On December 10, 2021, Tyler Stovall suddenly and unexpectedly passed away in New York City. In addition to being one of the most prominent American historians of France, Stovall, my academic mentor and close friend, was deeply committed to fighting for labor rights, gender equality, and racial justice. He is survived by his wife, Dr Denise Herd, and his son, Justin.

Tyler Stovall should be remembered as a scholar who firmly believed that the writing and teaching of history was a political act. Throughout his vibrant career, he used pathbreaking research, critical analysis, and engaging lectures as weapons in the fight for social justice. Despite studying some of the worst aspects of human behavior, he always remained optimistic and held that a better world was possible, and that education was central to that goal.

Stovall published ten books and scores of articles in a range of leading journals. Throughout his career, his research on the French working class never strayed from his commitments to class politics. As his work evolved, Stovall increasingly engaged in a critical study of race in France. He also challenged the stale notion that history should be confined within the framework of the nation-state.

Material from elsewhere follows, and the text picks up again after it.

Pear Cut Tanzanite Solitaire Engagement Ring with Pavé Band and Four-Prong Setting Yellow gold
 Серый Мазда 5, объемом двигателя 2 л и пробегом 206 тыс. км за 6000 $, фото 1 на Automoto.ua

The historian’s analysis of race in French history questioned that nation’s self-congratulatory attitude that racism was an Anglo-Saxon problem. It ruffled the feathers of many North American scholars of France, who were frequently privileged white Francophiles.

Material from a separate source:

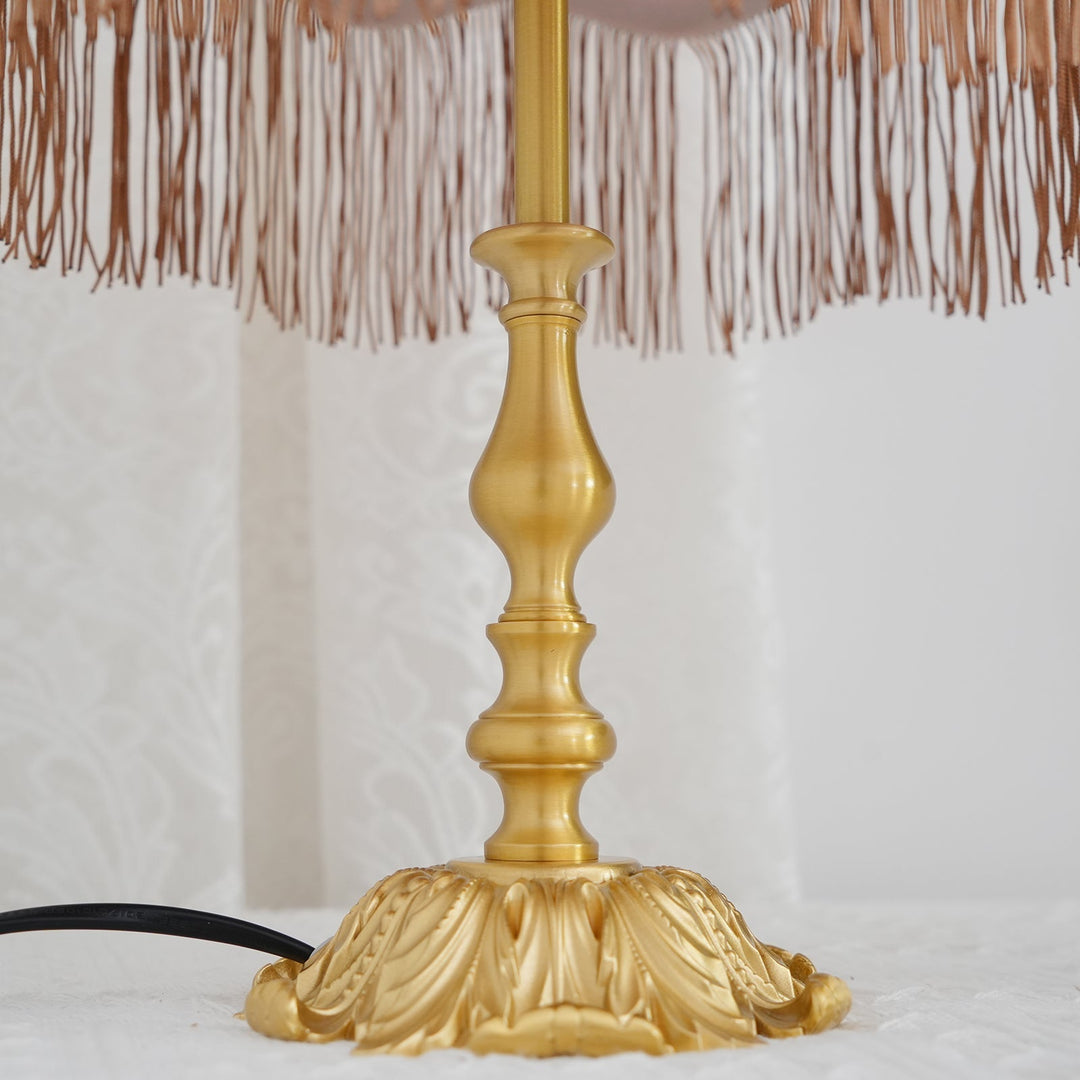 Bedroom table lamp: red, bohemian style, with a decorative tassel for warm, inviting ambiance.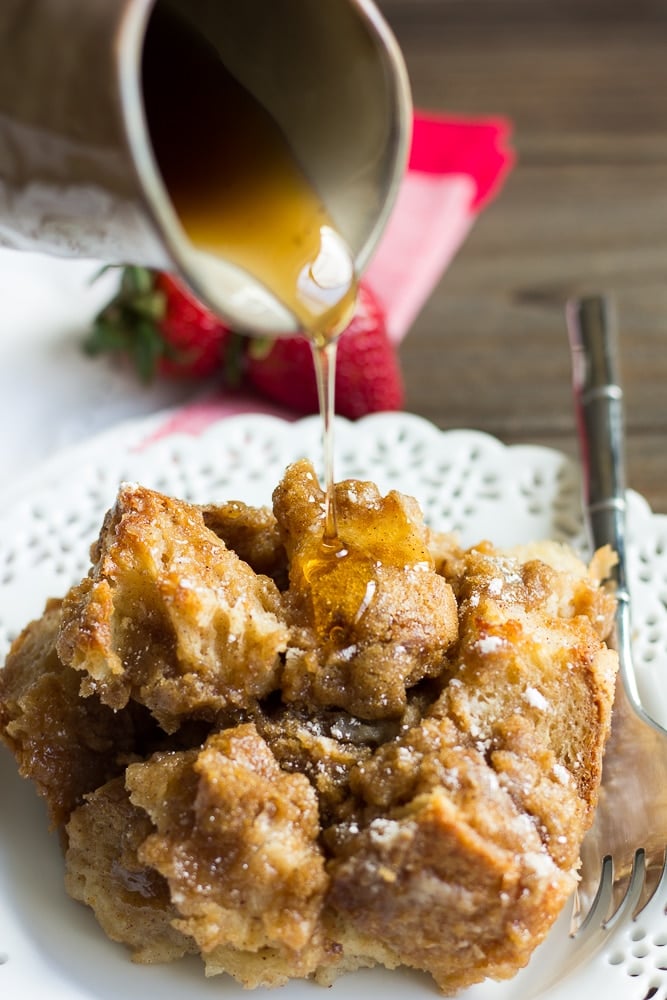 plate with french toast casserole and maple syrup drizzle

Stovall’s 1990 work The Rise of the Paris Red Belt was a sociopolitical history of the City of Light’s impoverished and neglected suburbs. The book explains how in the interests of capital, nineteenth-century urban renovation pushed the Parisian working class to the city’s northeast margins. Angered by the lack of basic infrastructure such as reliable water and gas, these neighborhoods voted for the far left. Desperate material conditions turned these suburban municipalities into reliable bases for the French Communist Party (Parti Communiste Français, PCF) for most of the twentieth century.

The Rise of the Paris Red Belt was based on Stovall’s 1984 doctoral dissertation, which had been supervised by the legendary Marxist historian and Jean Jaurès biographer Harvey Goldberg at the University of Wisconsin, Madison. It rejected Cold-War-era ideological explanations for the rise of the PCF, restoring political agency to the French workers. As E. P. Thompson did with his classic study of the English proletariat, The Making of the English Working Class, Stovall sought to save its French counterpart from “the enormous condescension of posterity.” The book’s argument resonated with the Upper Midwest’s tradition of “sewer socialism.”

While he had been trained as a traditional social historian of white industrial workers, in the 1990s, Stovall pioneered the history of race in France. His focus shifted from housing crises and food riots to the experiences of people of color. Two important articles, “Colonial Labor in France During World War I” in Race and Class, and “The Color Line Behind the Lines: Racial Violence in France During the Great War” in The American Historical Review, questioned the cherished transatlantic myth of a color-blind France.